**SUPPLIED PASSAGE:**
□ □ □ □

Google Inc. yesterday announced plans to double its Pittsburgh footprint by leasing a 40,000-square-foot office at the one-time Nabisco bakery plant site in Larimer, and officials said they are "aggressively hiring" to fill up the extra space.
The search engine company that has become so much more, headquartered in Mountain View, Calif., now employs a little more than 100 workers at the Collaborative Innovation Center at Carnegie Mellon University in Oakland.
The existing CMU location is approximately 20,000 square feet. Employees who work there will be moving to the new space in the Bakery Square development.
About one-half of the office's current employees were educated at schools in the region -- places like CMU, the University of Pittsburgh, Penn State University and Case Western Reserve University in Cleveland -- and Google plans to maintain a similar ratio as it expands, said site director Andrew Moore. Most of the jobs made available by the move are positions in software engineering and engineering operations.
For a company that seems to know everything, Google doesn't willingly divulge much. There's no word on just how many new employees will be brought in, but Dr. Moore said a good comparison was the company's Cambridge, Mass., site, which has more than 200 sales and engineering employees and continues to hire.
Google was founded 11 years ago by two graduate students in a Stanford University lab, but has since become what is known as a "disruptor," shaking things up for countless industries as it expands products and technology. According to the Nielsen Co., Google's market share for online search providers in July 2009 was almost 65 percent.
Dr. Moore, a CMU professor hired by Google in 2005 to head the Pittsburgh office, will continue to work as site director. When it opened four years ago, the site employed two engineers. As it expands, the company shuns workforce quotas.
"The only limiting factor is finding the best people," he said.
Dr. Moore expects the new office to open in the second half of 2010, and applications are already being accepted.
For more information on open positions at Google Pittsburgh, visit www.google.com/jobs. Applicants can apply specifically for openings at the Pittsburgh site.

□ □ □ □

**TASKS FOR THIS EXERCISE:**
A: Render this sentence from the article on Google's Pittsburgh office into Spanish: "The existing CMU location is approximately 20,000 square feet."
B: Tally the lines of the entries below that contain the string "anything", treating case as significant, and give only the number.

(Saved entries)
□ □ □ □

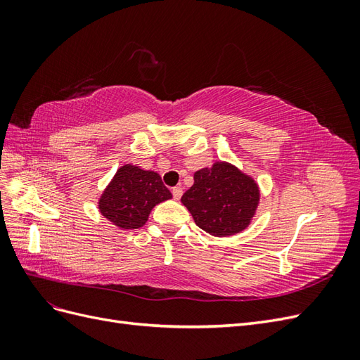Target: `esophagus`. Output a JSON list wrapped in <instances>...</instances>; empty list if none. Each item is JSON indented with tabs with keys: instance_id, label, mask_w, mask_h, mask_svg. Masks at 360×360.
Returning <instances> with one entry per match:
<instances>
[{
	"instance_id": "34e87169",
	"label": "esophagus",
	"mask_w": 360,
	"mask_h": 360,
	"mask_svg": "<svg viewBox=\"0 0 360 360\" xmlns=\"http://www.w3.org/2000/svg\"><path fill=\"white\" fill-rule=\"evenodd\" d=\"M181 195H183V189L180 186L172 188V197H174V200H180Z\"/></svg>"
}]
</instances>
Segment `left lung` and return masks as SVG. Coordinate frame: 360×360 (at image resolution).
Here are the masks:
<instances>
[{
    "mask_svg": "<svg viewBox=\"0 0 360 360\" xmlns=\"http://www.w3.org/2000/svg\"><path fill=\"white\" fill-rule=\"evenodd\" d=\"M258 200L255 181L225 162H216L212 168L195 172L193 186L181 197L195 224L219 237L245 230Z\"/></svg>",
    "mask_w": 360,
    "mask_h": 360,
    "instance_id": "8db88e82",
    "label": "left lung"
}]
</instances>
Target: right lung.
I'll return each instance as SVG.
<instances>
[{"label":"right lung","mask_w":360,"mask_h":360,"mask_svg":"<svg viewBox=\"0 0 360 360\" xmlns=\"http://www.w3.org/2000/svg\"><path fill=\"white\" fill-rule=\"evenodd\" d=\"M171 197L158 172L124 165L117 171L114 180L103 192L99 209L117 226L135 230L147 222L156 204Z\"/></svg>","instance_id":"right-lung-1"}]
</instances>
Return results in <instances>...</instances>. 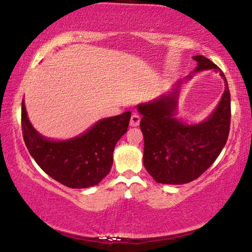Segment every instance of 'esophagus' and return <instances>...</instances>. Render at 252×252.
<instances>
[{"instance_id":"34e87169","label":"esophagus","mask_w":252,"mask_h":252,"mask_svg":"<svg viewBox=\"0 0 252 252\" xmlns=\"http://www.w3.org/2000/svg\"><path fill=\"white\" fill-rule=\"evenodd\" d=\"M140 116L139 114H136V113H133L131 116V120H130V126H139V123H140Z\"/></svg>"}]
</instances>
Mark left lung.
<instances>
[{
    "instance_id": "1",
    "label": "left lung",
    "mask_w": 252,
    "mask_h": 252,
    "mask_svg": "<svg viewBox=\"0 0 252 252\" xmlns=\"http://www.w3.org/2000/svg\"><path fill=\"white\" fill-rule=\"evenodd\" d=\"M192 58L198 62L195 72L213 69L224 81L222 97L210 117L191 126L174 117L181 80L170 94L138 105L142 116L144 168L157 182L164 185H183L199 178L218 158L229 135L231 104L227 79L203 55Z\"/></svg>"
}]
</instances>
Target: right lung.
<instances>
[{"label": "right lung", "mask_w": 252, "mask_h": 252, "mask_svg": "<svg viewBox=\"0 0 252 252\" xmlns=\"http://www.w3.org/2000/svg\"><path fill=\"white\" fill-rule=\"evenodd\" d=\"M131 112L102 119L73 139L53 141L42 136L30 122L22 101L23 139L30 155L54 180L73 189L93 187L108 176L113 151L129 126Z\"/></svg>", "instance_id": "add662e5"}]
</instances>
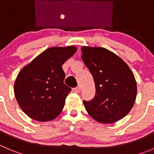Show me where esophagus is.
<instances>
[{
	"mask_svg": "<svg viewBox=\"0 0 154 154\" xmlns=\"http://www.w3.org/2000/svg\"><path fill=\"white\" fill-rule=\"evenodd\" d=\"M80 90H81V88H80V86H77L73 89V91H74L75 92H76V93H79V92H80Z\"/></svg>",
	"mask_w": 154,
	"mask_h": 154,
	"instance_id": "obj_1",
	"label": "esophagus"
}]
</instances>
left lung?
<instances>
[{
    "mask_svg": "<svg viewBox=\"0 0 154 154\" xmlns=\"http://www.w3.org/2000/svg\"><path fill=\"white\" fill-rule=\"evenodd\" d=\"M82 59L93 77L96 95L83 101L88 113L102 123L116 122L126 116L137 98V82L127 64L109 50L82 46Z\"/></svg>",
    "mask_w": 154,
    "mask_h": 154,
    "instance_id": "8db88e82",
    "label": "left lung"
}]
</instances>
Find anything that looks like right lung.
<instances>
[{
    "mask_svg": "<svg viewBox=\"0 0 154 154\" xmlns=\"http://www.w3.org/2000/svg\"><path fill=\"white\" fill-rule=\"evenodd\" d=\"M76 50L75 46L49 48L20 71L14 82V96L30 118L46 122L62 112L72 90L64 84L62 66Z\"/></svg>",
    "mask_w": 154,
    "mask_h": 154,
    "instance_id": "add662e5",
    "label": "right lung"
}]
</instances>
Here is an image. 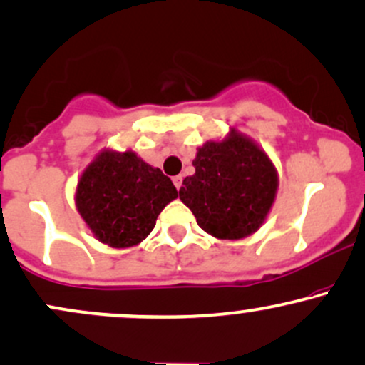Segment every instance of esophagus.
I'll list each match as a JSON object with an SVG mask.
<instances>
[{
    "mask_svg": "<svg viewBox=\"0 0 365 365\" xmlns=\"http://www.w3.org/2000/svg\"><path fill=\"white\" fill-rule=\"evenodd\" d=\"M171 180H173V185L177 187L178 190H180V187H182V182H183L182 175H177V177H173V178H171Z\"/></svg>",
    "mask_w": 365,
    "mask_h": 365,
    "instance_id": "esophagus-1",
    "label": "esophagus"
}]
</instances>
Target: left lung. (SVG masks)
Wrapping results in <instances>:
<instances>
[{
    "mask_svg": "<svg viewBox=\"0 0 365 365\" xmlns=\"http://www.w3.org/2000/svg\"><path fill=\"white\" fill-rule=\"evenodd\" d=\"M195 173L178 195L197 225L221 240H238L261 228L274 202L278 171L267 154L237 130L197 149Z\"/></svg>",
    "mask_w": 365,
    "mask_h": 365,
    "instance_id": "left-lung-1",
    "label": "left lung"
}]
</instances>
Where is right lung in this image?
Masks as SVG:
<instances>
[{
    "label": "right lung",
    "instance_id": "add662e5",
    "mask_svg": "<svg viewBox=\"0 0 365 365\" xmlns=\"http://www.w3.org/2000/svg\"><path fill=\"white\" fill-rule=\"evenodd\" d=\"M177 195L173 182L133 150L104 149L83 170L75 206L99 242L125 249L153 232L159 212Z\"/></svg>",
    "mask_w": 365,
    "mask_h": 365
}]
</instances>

□ □ □ □

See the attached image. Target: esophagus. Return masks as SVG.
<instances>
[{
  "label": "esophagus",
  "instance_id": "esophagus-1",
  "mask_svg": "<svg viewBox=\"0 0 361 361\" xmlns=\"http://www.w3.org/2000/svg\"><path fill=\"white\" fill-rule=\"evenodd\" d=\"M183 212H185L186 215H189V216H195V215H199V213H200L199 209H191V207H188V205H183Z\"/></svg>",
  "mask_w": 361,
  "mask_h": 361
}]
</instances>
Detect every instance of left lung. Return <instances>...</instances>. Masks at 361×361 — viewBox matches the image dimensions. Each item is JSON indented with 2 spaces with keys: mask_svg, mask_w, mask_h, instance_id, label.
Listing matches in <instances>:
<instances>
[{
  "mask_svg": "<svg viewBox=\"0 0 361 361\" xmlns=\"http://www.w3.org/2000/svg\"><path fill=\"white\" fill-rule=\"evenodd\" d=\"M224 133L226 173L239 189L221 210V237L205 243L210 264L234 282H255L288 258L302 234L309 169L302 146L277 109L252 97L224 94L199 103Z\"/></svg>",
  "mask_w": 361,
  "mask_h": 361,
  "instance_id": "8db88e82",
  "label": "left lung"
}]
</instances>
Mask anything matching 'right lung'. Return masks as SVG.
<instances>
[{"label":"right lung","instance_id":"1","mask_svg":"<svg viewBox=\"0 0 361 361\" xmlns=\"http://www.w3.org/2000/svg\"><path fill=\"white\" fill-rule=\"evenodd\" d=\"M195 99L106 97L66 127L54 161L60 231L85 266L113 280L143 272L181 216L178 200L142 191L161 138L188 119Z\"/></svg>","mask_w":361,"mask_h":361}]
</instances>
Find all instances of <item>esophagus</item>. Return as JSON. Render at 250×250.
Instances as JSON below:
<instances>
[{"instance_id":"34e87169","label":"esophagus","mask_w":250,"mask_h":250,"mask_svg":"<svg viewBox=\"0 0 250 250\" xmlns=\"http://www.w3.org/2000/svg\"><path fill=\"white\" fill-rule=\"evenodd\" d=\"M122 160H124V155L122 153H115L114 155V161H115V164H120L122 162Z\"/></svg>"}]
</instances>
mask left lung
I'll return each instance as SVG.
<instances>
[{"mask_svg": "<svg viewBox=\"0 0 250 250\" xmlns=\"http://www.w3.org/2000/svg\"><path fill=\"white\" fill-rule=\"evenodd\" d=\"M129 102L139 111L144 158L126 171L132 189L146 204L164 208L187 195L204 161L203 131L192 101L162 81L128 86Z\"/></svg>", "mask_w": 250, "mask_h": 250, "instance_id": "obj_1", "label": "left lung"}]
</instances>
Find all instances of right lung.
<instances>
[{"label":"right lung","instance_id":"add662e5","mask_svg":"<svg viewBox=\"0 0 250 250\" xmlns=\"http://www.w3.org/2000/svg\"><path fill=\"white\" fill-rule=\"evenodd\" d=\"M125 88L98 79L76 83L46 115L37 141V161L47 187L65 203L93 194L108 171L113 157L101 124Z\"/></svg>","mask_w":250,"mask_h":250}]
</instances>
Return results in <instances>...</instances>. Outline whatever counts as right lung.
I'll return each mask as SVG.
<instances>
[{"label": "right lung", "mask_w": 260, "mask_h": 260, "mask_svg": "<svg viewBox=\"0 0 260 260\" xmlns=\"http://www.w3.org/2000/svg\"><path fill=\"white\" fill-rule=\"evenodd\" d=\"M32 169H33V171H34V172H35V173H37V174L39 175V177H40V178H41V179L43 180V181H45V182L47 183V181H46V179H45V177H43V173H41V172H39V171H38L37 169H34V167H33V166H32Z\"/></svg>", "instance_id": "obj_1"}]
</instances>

□ □ □ □

**TASK-BY-TASK ANSWERS:**
A: La ubicación actual en CMU tiene aproximadamente 20.000 pies cuadrados.

B: 2